The investment It is delayed and it is not the first time in recent years. Between 2015 and 2016, Spain remained 314 days without government and, as now, the mutual vetoes were to blame for the blockade. The question that must be asked is: do the current rules of the game designed for a bipartisan democracy make it difficult to form a government in a scenario with multiple actors? Beyond considerations on the lack of coalition culture, there is a certain consensus in understanding that the constitutional system does not fit well with the new context of fragmentation.
Political leaders have already begun to propose alternatives. The acting President of the Government, Pedro Sánchez, proposed – as he advanced The vanguard in its yesterday edition- a reform of Article 99 of the Constitution
to facilitate that it governs the most voted list. For its part, the leader of the PP, Pablo Casado, raised on Tuesday reform the electoral law to reward the most voted party with a 50-seat bonus, following the Greek model. Both proposals share the objective of helping the most voted force to reach the presidency and would involve reforms of the Constitution and the electoral law.
The exhaustion of bipartisanship and the lack of covenant culture make it difficult to create stable majorities
Sanchez's proposal would be inspired by the election system of the Lehendakari in the Basque Country. Unlike what happens in the Congress, in Euskadi it is possible that more than one candidate comes to the investiture in a second vote. After listening to the proposals, the groups always vote in positive to one of the candidates, so that the most voted is imposed. Moved to Congress, the Basque model would allow Sanchez to be elected only with the votes of the PSOE (123), as long as the alternative candidate did not surpass him. Introducing this system requires nothing less than to modify the Constitution. Article 99 establishes that the President of the Government must be elected by first vote by absolute majority and, second, by simple majority. Not being nuclear issues of the Magna Carta, three fifths of Congress would be enough to approve the reform.
The latest surveys of the CIS have asked about the eventual constitutional reform proposed by Sánchez. 43% of respondents are in favor in the survey published this week.
Some experts are suspicious of this proposal. "He could manage to govern who only has a third of the votes or less," argues political scientist Ignacio Jurado, who counterproposes what is known as "negative parliamentarism", a system inspired by the northern European models.
"In Denmark or Sweden, the head of state directly appoints the prime minister, who is not forced to go through the endorsement of the investiture," explains Pedro Riera, co-author of a 2008 report on the reform of the electoral system for the Council of State. "The Government must earn its survival a posteriori", explains Riera. This model, which would also imply amending Article 99, would have a counterpart. "It would generate greater instability during the legislature," admits Jurado, who adds that, in order to preserve the control of Parliament, it should be accompanied by legislative changes to put less obstacles to motions of censorship or confidence.

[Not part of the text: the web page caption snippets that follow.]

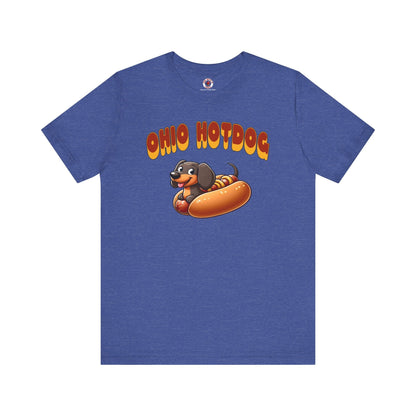 Ohio Hotdog T-Shirt The Devil's Pickle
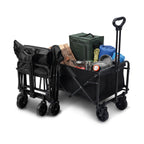 Carrello Pieghevole da Esterno Taglia L 90Kg / Taglia XL 120Kg con Ruote
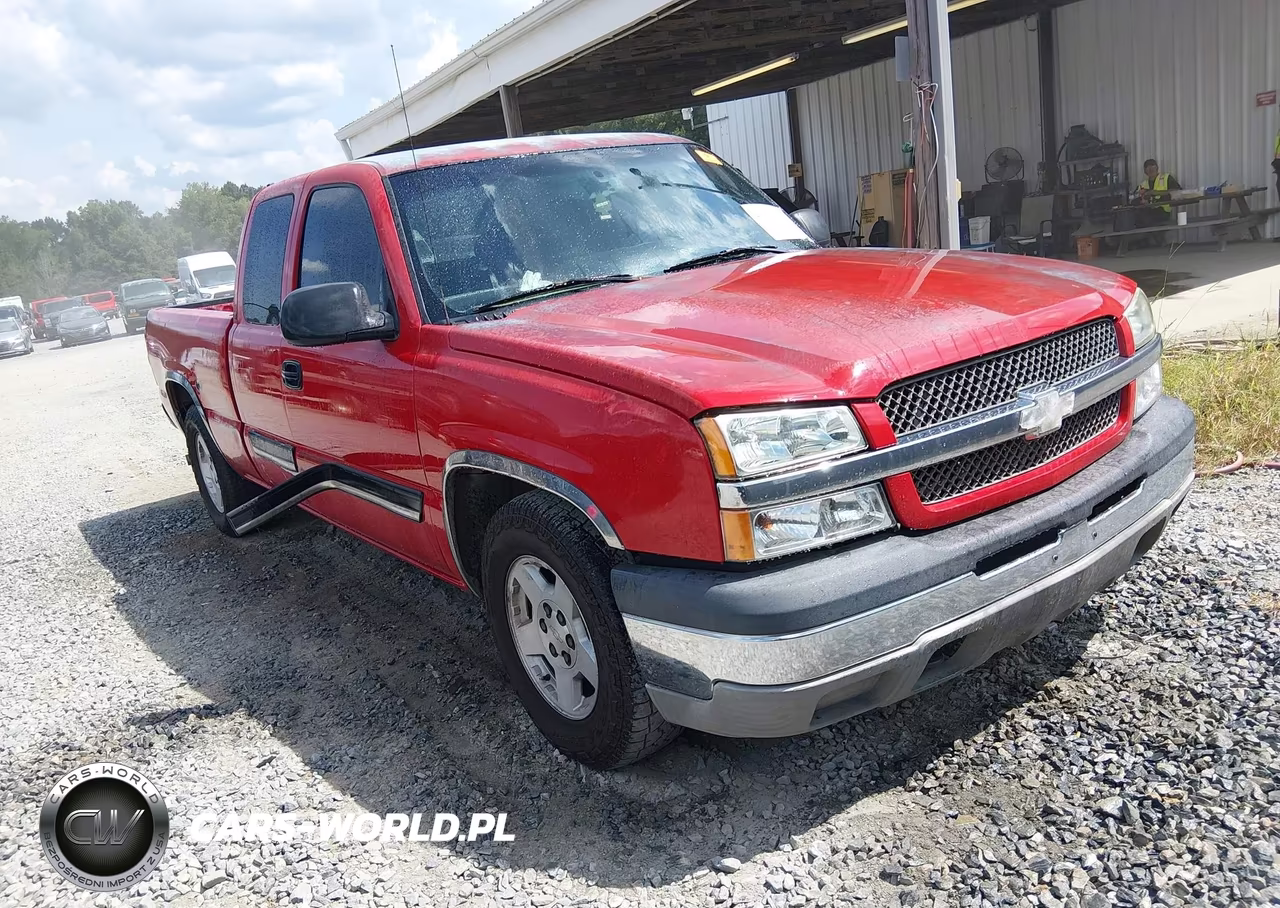 2003 Chevrolet Silverado 1500 Ls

The PP proposal is simple: grant a 50-seat bonus to the most voted force. Inspired by the Greek system, the popular argue that their plan would only imply modifying the electoral law because the Constitution already allows Congress to increase from the current 350 to 400 seats. However, this point is not so clear: the experts agree in seeing the formula as the introduction of a majority bias in a proportional system, which could give problems of constitutional reserve. In addition, it would not solve the problem: the PSOE, with this model, would not achieve an absolute majority today, "says Riera.
Another model that would mean a revolution in the Spanish electoral system but that would solve forever the problems of governability is the double return. As it happens in France, the Spaniards would choose in a second voting between the two candidates with more support. Despite its effectiveness, academics also have their doubts. "It is moving from a proportional system to a majority system, when the tendency of recent years is for systems to be increasingly proportional, and also imply a constitutional change and a deep political mentality," concludes Jurado.